Wm Morrison paid the equivalent of £182mn to take over McColl’s, edging out a rival proposal from EG Group by promising more cash for unsecured creditors and leveraging its position as the convenience store chain’s main supplier.
The failed company had an equity value of roughly £3mn by the time its shares were suspended on May 6, but senior creditors were owed £160mn, according to regulatory documents produced by administrators PwC.
In a detailed account of the chain’s final months, PwC said that four credible bidders had emerged for McColl’s but that had narrowed to three by the time shares in the group were suspended.
Talks over the following weekend involved just Morrisons and EG Group, the petrol station chain owned by TDR Capital and the billionaire Issa brothers — who also own rival supermarket group Asda.
Financial bidders such as hedge funds were effectively shut out of the process by Morrisons’ unwillingness to restructure its own creditor claims if a third party took ownership of McColl’s.

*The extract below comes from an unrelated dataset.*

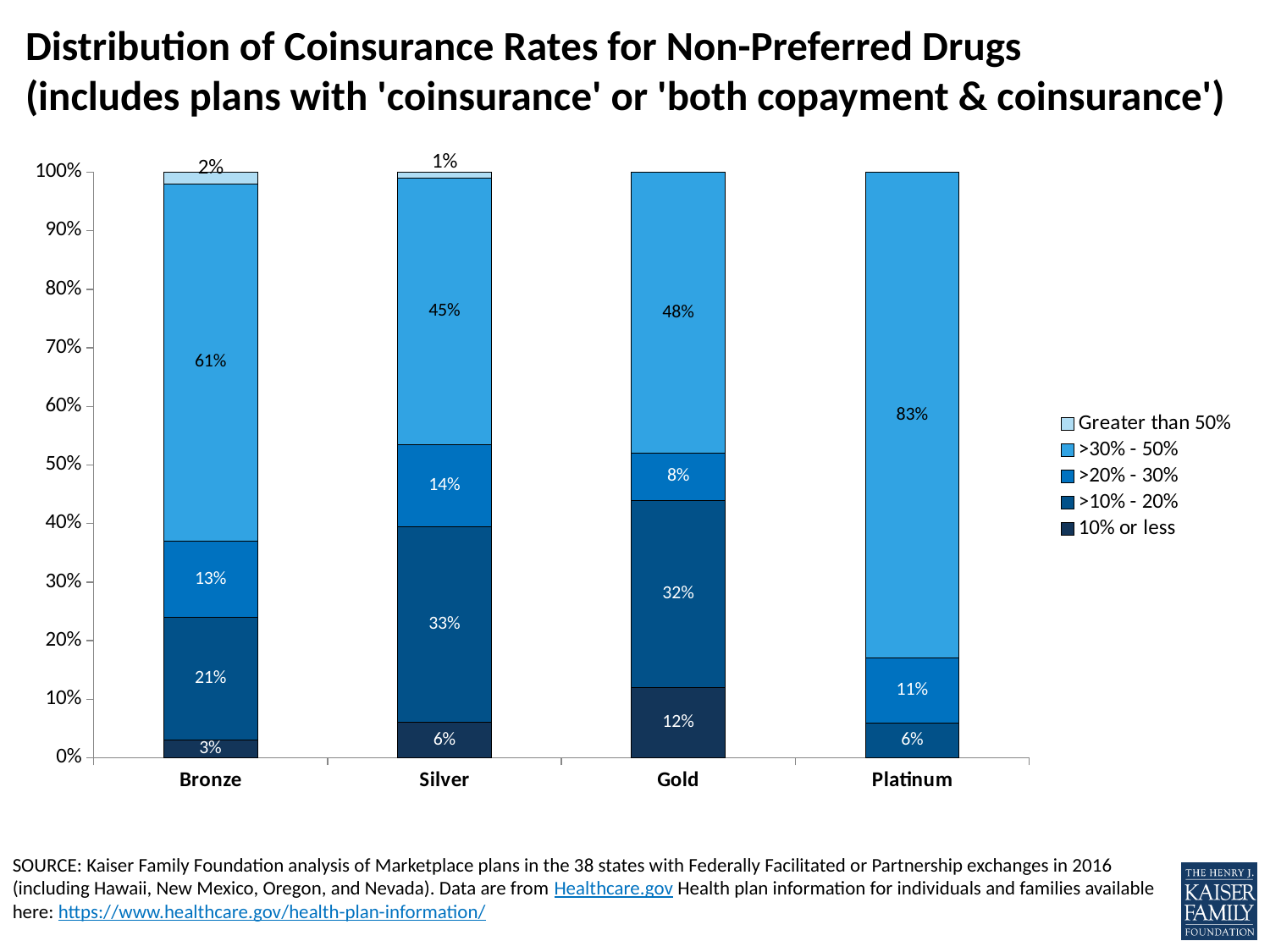
Which plan type has the largest share of plans in the >30% - 50% coinsurance range? Platinum What share of Bronze plans have a coinsurance rate greater than 50%? 2% How many plan categories are shown on the x axis? 4 How many series does the legend list? 5 What share of Gold plans have a coinsurance rate of 10% or less? 12% Which has a larger share of plans with coinsurance of 10% or less, Bronze or Silver? Silver What is the value of the largest segment in the Platinum bar? 83% Which legend entry is listed first? Greater than 50% What is the difference between the >10% - 20% share for Gold and for Bronze? 11 percentage points What share of Bronze plans have a coinsurance rate of >30% - 50%? 61% What share of Silver plans have a coinsurance rate of >10% - 20%? 33% What kind of chart is shown on the slide? Stacked bar chart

“Any buyer would need to have the capacity to supply the entire store estate, possibly in a short space of time,” the PwC document noted. “All parties realistically capable of doing this had already been approached.”
Both EG and Morrisons submitted offers that provided for the retention of the entire estate of almost 1,200 stores and 16,000 staff, the rescue of McColl’s defined-benefit pension schemes, the costs of the administration and full repayment of secured bank lenders and preferential creditors such as HMRC.
EG offered “materially” more cash than Morrisons, but the latter’s proposal not to make any claim against its own unsecured debts of roughly £130mn meant that distributions to other unsecured creditors were “estimated to be up to 50 per cent higher” than under the EG offer.
Morrisons declined to comment on the contents of the documents.